Mathilde arrives at the stronghold of the female fighters, and after some mild resistance from commander Bahar (Golshifteh Farahani of “Paterson”) the two women find a common bond. Mathilde was widowed when her husband, also a journalist, was blown up in Libya. Bahar’s husband was executed by ISIS on the same night that she was captured along with thousands of other women and little girls of the Yazidi religious minority, including her sister fighters, to be beaten, starved, and sold again and again as a sex slave. Those women who are motivated to join the armed resistance achieve a double revenge when they kill, for the ISIS men believe that they cannot be admitted to paradise if killed by a woman.

“Girls of the Sun” is choppy in its construction and sanitized in its imagery, alternating between scenes set in the abandoned buildings and tunnels where the fighters are holed up waiting for an attack, and flashbacks to Bahar’s life during captivity, including her escape. In the film’s press notes, director Husson states that she did not wish to depict the victimization of the Yazidi women in a way that could be regarded as voyeurism. She brings up a valid dilemma, but doesn’t find any effective way to solve the problem of making a film that includes atrocities to women and children but does not exploit them.

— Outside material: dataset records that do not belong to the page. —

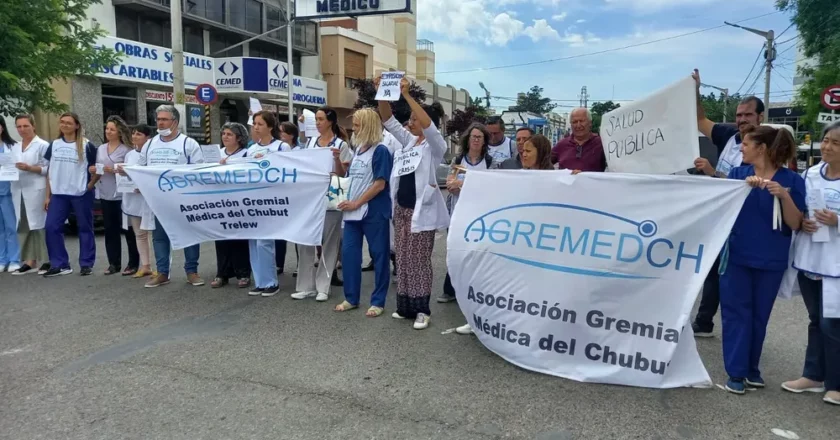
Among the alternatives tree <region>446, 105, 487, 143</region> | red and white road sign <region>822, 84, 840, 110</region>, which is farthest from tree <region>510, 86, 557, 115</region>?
red and white road sign <region>822, 84, 840, 110</region>

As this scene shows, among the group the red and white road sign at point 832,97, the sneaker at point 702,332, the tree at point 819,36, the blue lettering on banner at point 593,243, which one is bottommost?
the sneaker at point 702,332

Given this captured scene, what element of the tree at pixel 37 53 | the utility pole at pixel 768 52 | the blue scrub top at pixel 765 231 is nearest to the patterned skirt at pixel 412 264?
the blue scrub top at pixel 765 231

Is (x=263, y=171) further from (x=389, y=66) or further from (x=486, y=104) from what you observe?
(x=486, y=104)

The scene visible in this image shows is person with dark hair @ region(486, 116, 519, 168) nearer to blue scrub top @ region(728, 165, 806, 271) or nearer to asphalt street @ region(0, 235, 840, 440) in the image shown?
asphalt street @ region(0, 235, 840, 440)

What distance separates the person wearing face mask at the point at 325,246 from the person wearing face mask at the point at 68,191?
294cm

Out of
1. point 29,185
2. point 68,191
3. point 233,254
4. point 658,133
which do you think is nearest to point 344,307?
point 233,254

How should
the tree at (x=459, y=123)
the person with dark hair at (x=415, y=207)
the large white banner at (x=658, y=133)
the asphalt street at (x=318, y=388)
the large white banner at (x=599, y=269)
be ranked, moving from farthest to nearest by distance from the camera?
the tree at (x=459, y=123) → the person with dark hair at (x=415, y=207) → the large white banner at (x=658, y=133) → the large white banner at (x=599, y=269) → the asphalt street at (x=318, y=388)

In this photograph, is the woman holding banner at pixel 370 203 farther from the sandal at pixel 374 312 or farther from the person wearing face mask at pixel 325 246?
the person wearing face mask at pixel 325 246

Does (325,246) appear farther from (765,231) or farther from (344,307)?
(765,231)

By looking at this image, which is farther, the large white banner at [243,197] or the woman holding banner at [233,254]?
the woman holding banner at [233,254]

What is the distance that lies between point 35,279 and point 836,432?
783 centimetres

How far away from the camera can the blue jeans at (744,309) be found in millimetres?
3807

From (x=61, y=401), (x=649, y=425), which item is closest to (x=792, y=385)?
(x=649, y=425)

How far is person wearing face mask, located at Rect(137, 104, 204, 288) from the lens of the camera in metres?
6.66
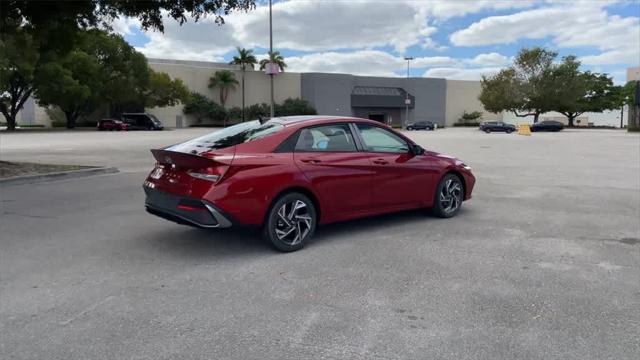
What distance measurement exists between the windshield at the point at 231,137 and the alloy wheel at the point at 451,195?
2.73 metres

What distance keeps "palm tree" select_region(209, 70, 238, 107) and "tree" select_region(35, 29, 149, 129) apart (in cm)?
1560

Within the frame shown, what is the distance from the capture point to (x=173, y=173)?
5.51 meters

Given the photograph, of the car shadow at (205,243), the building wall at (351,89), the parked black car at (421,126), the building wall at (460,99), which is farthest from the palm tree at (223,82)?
the car shadow at (205,243)

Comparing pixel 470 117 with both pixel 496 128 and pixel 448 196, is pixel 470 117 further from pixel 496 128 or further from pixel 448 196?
pixel 448 196

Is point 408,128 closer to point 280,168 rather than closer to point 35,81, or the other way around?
point 35,81

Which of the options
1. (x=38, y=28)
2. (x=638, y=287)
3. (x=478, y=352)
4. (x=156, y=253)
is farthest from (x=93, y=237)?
(x=38, y=28)

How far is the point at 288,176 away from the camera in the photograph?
18.0 ft

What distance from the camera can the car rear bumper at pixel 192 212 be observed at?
202 inches

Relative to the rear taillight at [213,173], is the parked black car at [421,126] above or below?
above

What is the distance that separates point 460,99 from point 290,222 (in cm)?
9049

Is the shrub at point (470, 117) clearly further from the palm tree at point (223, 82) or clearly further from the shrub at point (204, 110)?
the shrub at point (204, 110)

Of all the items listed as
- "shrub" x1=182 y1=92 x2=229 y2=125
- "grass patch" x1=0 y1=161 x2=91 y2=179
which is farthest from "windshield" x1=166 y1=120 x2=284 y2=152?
"shrub" x1=182 y1=92 x2=229 y2=125

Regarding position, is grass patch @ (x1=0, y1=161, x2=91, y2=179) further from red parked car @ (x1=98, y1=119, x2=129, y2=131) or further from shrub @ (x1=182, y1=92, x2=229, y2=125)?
shrub @ (x1=182, y1=92, x2=229, y2=125)

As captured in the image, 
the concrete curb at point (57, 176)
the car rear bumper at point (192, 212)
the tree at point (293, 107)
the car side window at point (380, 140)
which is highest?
the tree at point (293, 107)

What it takes to be a woman is a question at the heart of the Belgian film “Girl” by Lukas Dhont, presented in the A Certain Regard section of the festival. As a first feature, it competes for the Camera d’Or, and is also in competition for the independently sponsored and awarded Queer Palm, an LGBT prize. This coming-of-age film centers on a sensitive performance by Viktor Polster as Lara, a 15-year-old ballerina-in-training. A new student desperate to pass her probation period at the country’s most prestigious ballet academy, winsome blonde Lara has talent, technique, and the requisite long willowy body. She also has a penis.

With the support of her loving single dad, the guidance of a team of doctors, and the acceptance of classmates, largely blasé about her difference, Lara is undergoing hormone therapy and preparing for the transitional surgery when she is eighteen. Her situation is presented as about as ideal as it can get, and yet it’s not. Between generalized adolescent angst and Lara’s resolve that most decisions and pleasures in life must remain on hold until her transition is complete, much goes wrong.

“Girl” suffers from too many agendas. On one hand, this is a film about the training and trials of a ballerina, which leads to the sameness of lengthy and repetitious rehearsals and classes, with lines of sweaty dancers en pointe, with shots of bleeding toes and taped ankles. On the other hand, it’s most specifically a film about Lara, a transgender woman, with a carefully presented informational side of medical and psychological detail. Director Dhont blends it all well enough to make a highly sympathetic middle-of-the road drama, but not a deeply affecting one, despite his questionable choice to go for shock value in the end.

Barbara Scharres

Barbara Scharres is the former Director of Programming at the Gene Siskel Film Center, a public program of the School of the Art Institute of Chicago.